Initialement, la peste porcine africaine était principalement détectée en Allemagne de l’Est, mais elle s’est désormais propagée vers l’ouest. Des cas ont été confirmés en Thuringe, en Hesse, en Bavière et en Bade-Wurtemberg. Dans la région de Gotha en Thuringe, le virus a été découvert après qu’un chasseur a signalé des traces de sang suspectes. Des foyers ont également été signalés à Dachau et aux alentours de Stuttgart.
En Hesse, les éleveurs de porc tirent la sonnette d’alarme. Les foyers dans la région entraînent de fortes restrictions sur le commerce de la viande porcine. Les éleveurs perdent leurs marchés et se retrouvent avec des animaux invendables. Certains évoquent même une menace pour leur survie, car les exportations sont également interdites dès que la maladie apparaît à proximité.

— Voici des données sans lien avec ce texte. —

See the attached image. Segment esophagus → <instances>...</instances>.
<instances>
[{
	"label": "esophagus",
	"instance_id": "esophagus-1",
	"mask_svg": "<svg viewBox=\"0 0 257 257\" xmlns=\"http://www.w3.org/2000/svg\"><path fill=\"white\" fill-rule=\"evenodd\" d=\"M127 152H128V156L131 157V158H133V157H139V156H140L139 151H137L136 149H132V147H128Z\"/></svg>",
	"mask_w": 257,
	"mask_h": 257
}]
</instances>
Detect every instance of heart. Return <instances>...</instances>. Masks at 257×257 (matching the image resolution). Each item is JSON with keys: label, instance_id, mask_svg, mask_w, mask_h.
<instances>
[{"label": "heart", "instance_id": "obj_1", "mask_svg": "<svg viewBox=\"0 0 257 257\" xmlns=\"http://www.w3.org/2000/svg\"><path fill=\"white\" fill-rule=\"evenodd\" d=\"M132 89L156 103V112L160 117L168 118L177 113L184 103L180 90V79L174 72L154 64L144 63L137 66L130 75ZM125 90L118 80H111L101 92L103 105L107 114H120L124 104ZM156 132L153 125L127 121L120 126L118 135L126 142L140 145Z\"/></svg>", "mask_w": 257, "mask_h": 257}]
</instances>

Les chasseurs jouent un rôle important en Allemagne dans la détection et la lutte contre la maladie. Ils sont encouragés à chasser les sangliers, ces animaux étant vecteurs du virus. Dans certains Länder, les chasseurs reçoivent une prime pour chaque sanglier abattu.
Des investissements sont également réalisés pour une meilleure surveillance. Dans plusieurs régions, les sangliers morts sont examinés pour détecter la présence du virus. Des équipes spéciales sont mobilisées pour repérer les carcasses.

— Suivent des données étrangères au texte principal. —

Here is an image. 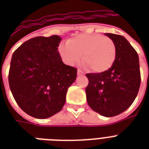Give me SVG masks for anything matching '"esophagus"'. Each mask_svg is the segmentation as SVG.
Masks as SVG:
<instances>
[{
    "instance_id": "1",
    "label": "esophagus",
    "mask_w": 149,
    "mask_h": 149,
    "mask_svg": "<svg viewBox=\"0 0 149 149\" xmlns=\"http://www.w3.org/2000/svg\"><path fill=\"white\" fill-rule=\"evenodd\" d=\"M77 74H78V76H83V75H84V73L82 72L80 70H78V71H77Z\"/></svg>"
}]
</instances>
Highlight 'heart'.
<instances>
[{"instance_id": "heart-1", "label": "heart", "mask_w": 149, "mask_h": 149, "mask_svg": "<svg viewBox=\"0 0 149 149\" xmlns=\"http://www.w3.org/2000/svg\"><path fill=\"white\" fill-rule=\"evenodd\" d=\"M59 56L67 65L83 62L86 68L103 72L112 66L116 58V46L112 39L99 34H81L60 44ZM84 57H82V56Z\"/></svg>"}]
</instances>
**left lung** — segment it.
Listing matches in <instances>:
<instances>
[{"instance_id":"8db88e82","label":"left lung","mask_w":149,"mask_h":149,"mask_svg":"<svg viewBox=\"0 0 149 149\" xmlns=\"http://www.w3.org/2000/svg\"><path fill=\"white\" fill-rule=\"evenodd\" d=\"M104 35L116 46L114 63L108 70L87 73L86 100L93 111L104 117L118 115L134 102L141 84L138 53L124 36L112 33Z\"/></svg>"}]
</instances>
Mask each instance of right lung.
Wrapping results in <instances>:
<instances>
[{
  "instance_id": "add662e5",
  "label": "right lung",
  "mask_w": 149,
  "mask_h": 149,
  "mask_svg": "<svg viewBox=\"0 0 149 149\" xmlns=\"http://www.w3.org/2000/svg\"><path fill=\"white\" fill-rule=\"evenodd\" d=\"M61 40L58 36L32 38L12 55L10 91L18 106L33 118L45 119L59 112L77 78V69L64 64L58 54Z\"/></svg>"
}]
</instances>
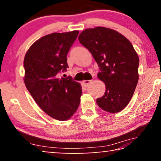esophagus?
<instances>
[{"mask_svg":"<svg viewBox=\"0 0 161 161\" xmlns=\"http://www.w3.org/2000/svg\"><path fill=\"white\" fill-rule=\"evenodd\" d=\"M92 80H83V83H84L85 86H89L90 83H92Z\"/></svg>","mask_w":161,"mask_h":161,"instance_id":"1","label":"esophagus"}]
</instances>
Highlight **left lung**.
Instances as JSON below:
<instances>
[{
    "mask_svg": "<svg viewBox=\"0 0 161 161\" xmlns=\"http://www.w3.org/2000/svg\"><path fill=\"white\" fill-rule=\"evenodd\" d=\"M78 39L97 63L98 78L105 84L104 95L97 99L99 107L110 113L122 111L138 80L139 58L133 46L123 35L104 27L86 29Z\"/></svg>",
    "mask_w": 161,
    "mask_h": 161,
    "instance_id": "left-lung-1",
    "label": "left lung"
}]
</instances>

La propagation du virus préoccupe fortement les responsables locaux. Dans les zones où le virus apparaît, des restrictions d’accès aux forêts et aux champs sont souvent immédiatement mises en place. Les transports de porcs sont également soumis à des contrôles plus stricts et des règles encadrent la gestion des carcasses d’animaux morts.
La peste porcine africaine se transmet principalement par contact direct entre animaux, mais aussi par des vêtements, véhicules ou restes alimentaires contaminés. C’est pourquoi la population est invitée à ne pas laisser de restes de nourriture dans la nature. Des mises en garde sont particulièrement faites dans les zones de loisirs face aux risques de contamination involontaire.